I walked last Saturday morning along the path of the old Somerset and Dorset Railway. At one point I turned sharply to chat to a cheery blackbird, and I felt a twinge. I have arthritis in my right hip, and, chances are, at some stage I will need the joint replaced.
While the discomfort lasted only a moment, it put me in mind of Priti Patel. No, no, not some S & M fantasy in which she is standing over me with a whip or something sharp – that’s an image that someone more Tory than me can work on. No, I mean the business of our life experiences and the part our witness plays in a debate.
Take my hip. I can tell you pretty exactly what it feels like when it plays up, but that doesn't make me an authority on osteoarthritis in hips. If I researched, I could in time become a well-informed patient, but no more than that.

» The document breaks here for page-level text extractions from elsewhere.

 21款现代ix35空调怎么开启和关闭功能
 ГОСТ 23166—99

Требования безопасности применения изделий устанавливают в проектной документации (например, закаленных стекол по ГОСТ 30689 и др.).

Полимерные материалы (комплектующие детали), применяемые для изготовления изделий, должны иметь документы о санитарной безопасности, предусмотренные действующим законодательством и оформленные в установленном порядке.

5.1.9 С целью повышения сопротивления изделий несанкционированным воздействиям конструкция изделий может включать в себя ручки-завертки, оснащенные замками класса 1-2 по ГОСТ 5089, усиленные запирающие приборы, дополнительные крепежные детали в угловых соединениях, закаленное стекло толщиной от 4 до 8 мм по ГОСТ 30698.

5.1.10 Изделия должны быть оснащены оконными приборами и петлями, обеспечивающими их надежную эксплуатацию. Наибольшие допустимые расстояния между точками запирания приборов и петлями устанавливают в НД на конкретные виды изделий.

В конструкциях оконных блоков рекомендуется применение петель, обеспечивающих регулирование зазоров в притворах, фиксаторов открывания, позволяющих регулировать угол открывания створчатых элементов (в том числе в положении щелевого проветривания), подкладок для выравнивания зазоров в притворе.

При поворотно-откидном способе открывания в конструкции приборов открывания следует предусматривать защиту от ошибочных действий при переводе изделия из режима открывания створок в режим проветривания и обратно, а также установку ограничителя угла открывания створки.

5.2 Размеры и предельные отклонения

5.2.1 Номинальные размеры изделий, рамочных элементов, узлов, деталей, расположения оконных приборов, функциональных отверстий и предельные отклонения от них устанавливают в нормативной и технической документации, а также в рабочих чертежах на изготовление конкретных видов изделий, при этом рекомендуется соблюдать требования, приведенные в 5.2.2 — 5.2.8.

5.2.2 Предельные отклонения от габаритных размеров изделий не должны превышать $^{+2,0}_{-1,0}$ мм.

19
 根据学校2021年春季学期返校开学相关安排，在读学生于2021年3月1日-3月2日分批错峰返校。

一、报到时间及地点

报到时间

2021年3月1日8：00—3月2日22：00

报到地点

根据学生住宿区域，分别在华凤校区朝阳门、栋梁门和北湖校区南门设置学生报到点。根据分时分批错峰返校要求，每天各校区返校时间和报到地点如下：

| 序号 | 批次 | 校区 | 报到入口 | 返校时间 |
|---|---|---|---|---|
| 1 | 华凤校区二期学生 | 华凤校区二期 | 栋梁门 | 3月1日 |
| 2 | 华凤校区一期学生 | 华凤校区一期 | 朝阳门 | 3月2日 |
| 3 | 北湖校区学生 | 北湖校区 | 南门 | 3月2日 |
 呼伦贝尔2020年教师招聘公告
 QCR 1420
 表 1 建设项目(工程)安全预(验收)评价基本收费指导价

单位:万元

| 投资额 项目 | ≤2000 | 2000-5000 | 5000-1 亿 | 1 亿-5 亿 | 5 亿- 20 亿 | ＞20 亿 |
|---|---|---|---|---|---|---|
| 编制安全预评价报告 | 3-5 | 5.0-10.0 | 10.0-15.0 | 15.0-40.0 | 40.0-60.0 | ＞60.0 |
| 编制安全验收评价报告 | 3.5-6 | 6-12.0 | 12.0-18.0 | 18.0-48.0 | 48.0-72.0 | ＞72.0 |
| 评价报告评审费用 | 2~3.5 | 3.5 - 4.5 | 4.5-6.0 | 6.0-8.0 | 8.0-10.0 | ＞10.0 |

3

The Home Secretary last week, cornered by criticism of the government’s response to questions of race, brought up her experience of having been verbally racially abused. She said that, because she had been called ‘Paki’, she had nothing to learn from her Labour critics. ‘Would not take lessons from’ was her phrase, I believe.
Priti Patel is unquestionably a first-hand witness to one of the many strands of racism we see about us. But does that make her the country’s supreme authority, moral or otherwise, on Black Lives Matter or ‘I Can’t Breathe’? In particular, do her unpleasant playground memories allow her to disqualify other MPs’ advocacy on behalf of their constituents?

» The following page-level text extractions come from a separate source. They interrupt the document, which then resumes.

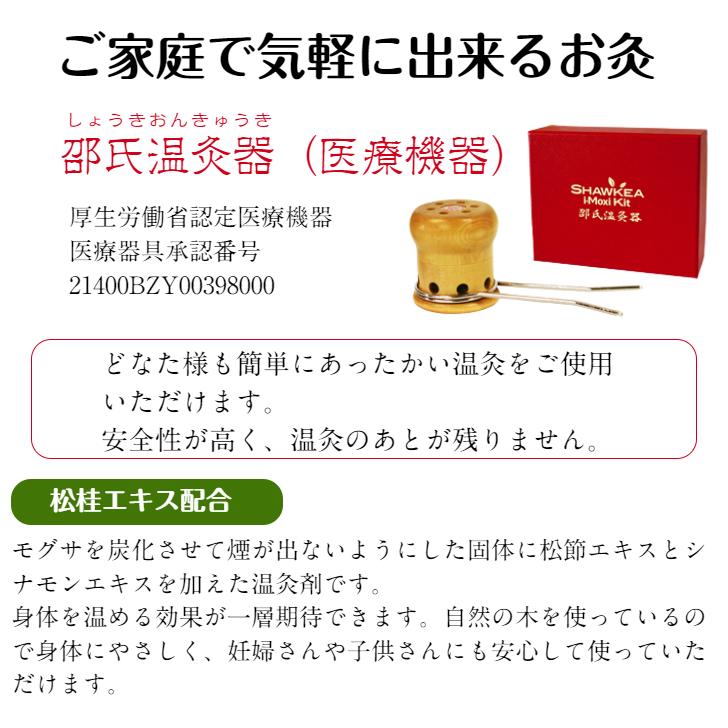 ご家庭で気軽に出来るお灸

しょうきおんきゅうき
邵氏温灸器（医療機器）

厚生労働省認定医療機器
医療器具承認番号
21400BZY00398000

SHAWKEA
i-Moxi Kit
邵氏温灸器

どなた様も簡単にあったかい温灸をご使用いただけます。
安全性が高く、温灸のあとが残りません。

松桂エキス配合

モグサを炭化させて煙が出ないようにした固体に松節エキスとシナモンエキスを加えた温灸剤です。
身体を温める効果が一層期待できます。自然の木を使っているので身体にやさしく、妊婦さんや子供さんにも安心して使っていただけます。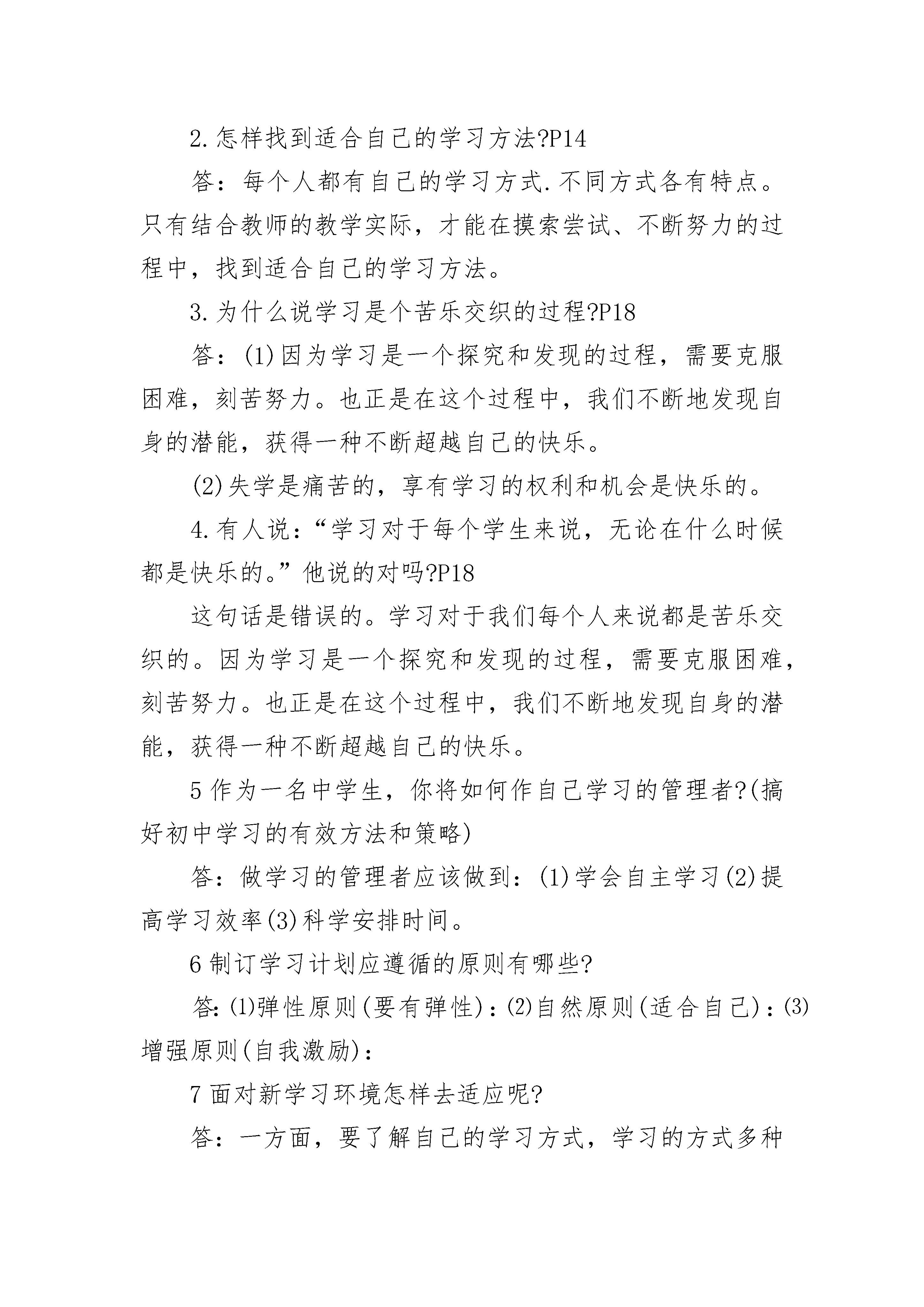 2.怎样找到适合自己的学习方法?P14

答：每个人都有自己的学习方式.不同方式各有特点。只有结合教师的教学实际，才能在摸索尝试、不断努力的过程中，找到适合自己的学习方法。

3.为什么说学习是个苦乐交织的过程?P18

答：(1)因为学习是一个探究和发现的过程，需要克服困难，刻苦努力。也正是在这个过程中，我们不断地发现自身的潜能，获得一种不断超越自己的快乐。

(2)失学是痛苦的，享有学习的权利和机会是快乐的。

4.有人说：“学习对于每个学生来说，无论在什么时候都是快乐的。”他说的对吗?P18

这句话是错误的。学习对于我们每个人来说都是苦乐交织的。因为学习是一个探究和发现的过程，需要克服困难，刻苦努力。也正是在这个过程中，我们不断地发现自身的潜能，获得一种不断超越自己的快乐。

5作为一名中学生，你将如何作自己学习的管理者?(搞好初中学习的有效方法和策略)

答：做学习的管理者应该做到：(1)学会自主学习(2)提高学习效率(3)科学安排时间。

6制订学习计划应遵循的原则有哪些?

答:⑴弹性原则(要有弹性)：⑵自然原则(适合自己)：⑶增强原则(自我激励)：

7面对新学习环境怎样去适应呢?

答：一方面，要了解自己的学习方式，学习的方式多种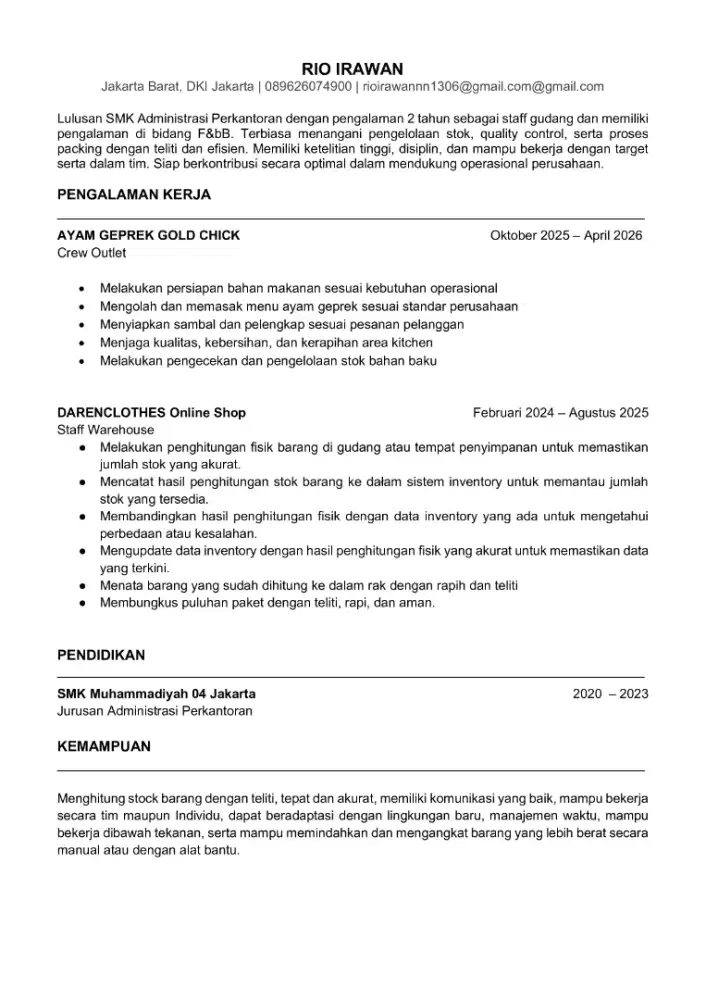 RIO IRAWAN
Jakarta Barat, DKI Jakarta | 089626074900 | rioirawannn1306@gmail.com@gmail.com

Lulusan SMK Administrasi Perkantoran dengan pengalaman 2 tahun sebagai staff gudang dan memiliki pengalaman di bidang F&bB. Terbiasa menangani pengelolaan stok, quality control, serta proses packing dengan teliti dan efisien. Memiliki ketelitian tinggi, disiplin, dan mampu bekerja dengan target serta dalam tim. Siap berkontribusi secara optimal dalam mendukung operasional perusahaan.

PENGALAMAN KERJA

AYAM GEPREK GOLD CHICK
Oktober 2025 – April 2026
Crew Outlet

• Melakukan persiapan bahan makanan sesuai kebutuhan operasional
• Mengolah dan memasak menu ayam geprek sesuai standar perusahaan
• Menyiapkan sambal dan pelengkap sesuai pesanan pelanggan
• Menjaga kualitas, kebersihan, dan kerapihan area kitchen
• Melakukan pengecekan dan pengelolaan stok bahan baku

DARENCLOTHES Online Shop
Februari 2024 – Agustus 2025
Staff Warehouse
• Melakukan penghitungan fisik barang di gudang atau tempat penyimpanan untuk memastikan jumlah stok yang akurat.
• Mencatat hasil penghitungan stok barang ke dalam sistem inventory untuk memantau jumlah stok yang tersedia.
• Membandingkan hasil penghitungan fisik dengan data inventory yang ada untuk mengetahui perbedaan atau kesalahan.
• Mengupdate data inventory dengan hasil penghitungan fisik yang akurat untuk memastikan data yang terkini.
• Menata barang yang sudah dihitung ke dalam rak dengan rapih dan teliti
• Membungkus puluhan paket dengan teliti, rapi, dan aman.

PENDIDIKAN

SMK Muhammadiyah 04 Jakarta
2020 – 2023
Jurusan Administrasi Perkantoran

KEMAMPUAN

Menghitung stock barang dengan teliti, tepat dan akurat, memiliki komunikasi yang baik, mampu bekerja secara tim maupun Individu, dapat beradaptasi dengan lingkungan baru, manajemen waktu, mampu bekerja dibawah tekanan, serta mampu memindahkan dan mengangkat barang yang lebih berat secara manual atau dengan alat bantu.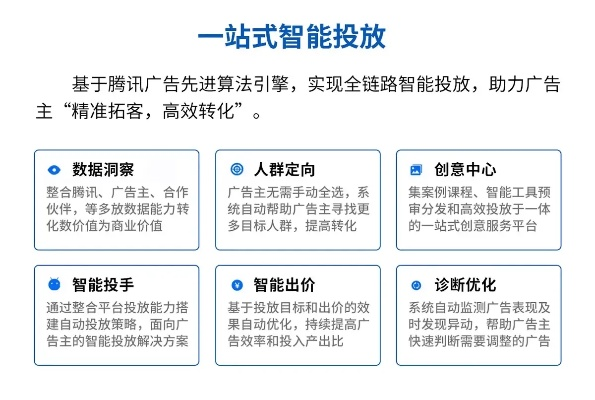 一站式智能投放

基于腾讯广告先进算法引擎，实现全链路智能投放，助力广告主“精准拓客，高效转化”。

数据洞察
整合腾讯、广告主、合作伙伴，等多放数据能力转化数价值为商业价值

人群定向
广告主无需手动全选，系统自动帮助广告主寻找更多目标人群，提高转化

创意中心
集案例课程、智能工具预审分发和高效投放于一体的一站式创意服务平台

智能投手
通过整合平台投放能力搭建自动投放策略，面向广告主的智能投放解决方案

智能出价
基于投放目标和出价的效果自动优化，持续提高广告效率和投入产出比

诊断优化
系统自动监测广告表现及时发现异动，帮助广告主快速判断需要调整的广告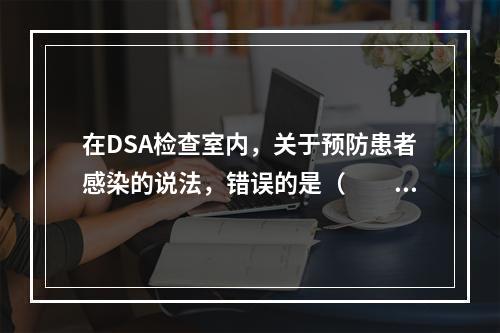 在DSA检查室内，关于预防患者感染的说法，错误的是（ ...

It’s an old debating trick. You cite your tough times to elicit sympathy or put an opponent on the back foot – as in, ‘I know what it’s like to have a bad hip’. Fair enough, but you go too far if you insist that your hip is Everyhip, the typical hip, the hip on which hip policy can be modelled, the hip that outranks other hips, the hip above criticism.

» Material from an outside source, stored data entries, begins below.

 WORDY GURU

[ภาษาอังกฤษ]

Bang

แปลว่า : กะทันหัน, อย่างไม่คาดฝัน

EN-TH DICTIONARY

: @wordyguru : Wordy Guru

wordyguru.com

Come on, you say, first-hand experience, surely that counts for something?
Well, yes, but how?
Read Primo Levi.
Levi survived Auschwitz. Later, he wrote about what happened to him and what he saw of other prisoners and their captors. He did not, however, claim to be an authority on the Holocaust. He puzzled over the way people behaved. He questioned himself. As a scientist – an industrial chemist – he felt an obligation to set down what he had observed as dispassionately and objectively as he did when he tested paints and varnishes in his lab. His words – his witness – inform and challenge us even now. It directs our attention, but not our conclusions. Levi did not seek to have the last word or stop us exploring. He did not tell us to shut up.
Contrast Ms Patel.
Does she believe, deep down, that her experience encompasses the problem, that it gives her superior insight? I doubt it – or rather, I hope not. But high office and the patronage of the Prime Minister seem to have made her haughty and prickly. In a pinch, she has displayed neither the wit nor generosity to accommodate other people's views. I wish she would, though I doubt she will.
I wonder what will she make of things when she is no longer in office? Perhaps she will find time to read Primo Levi.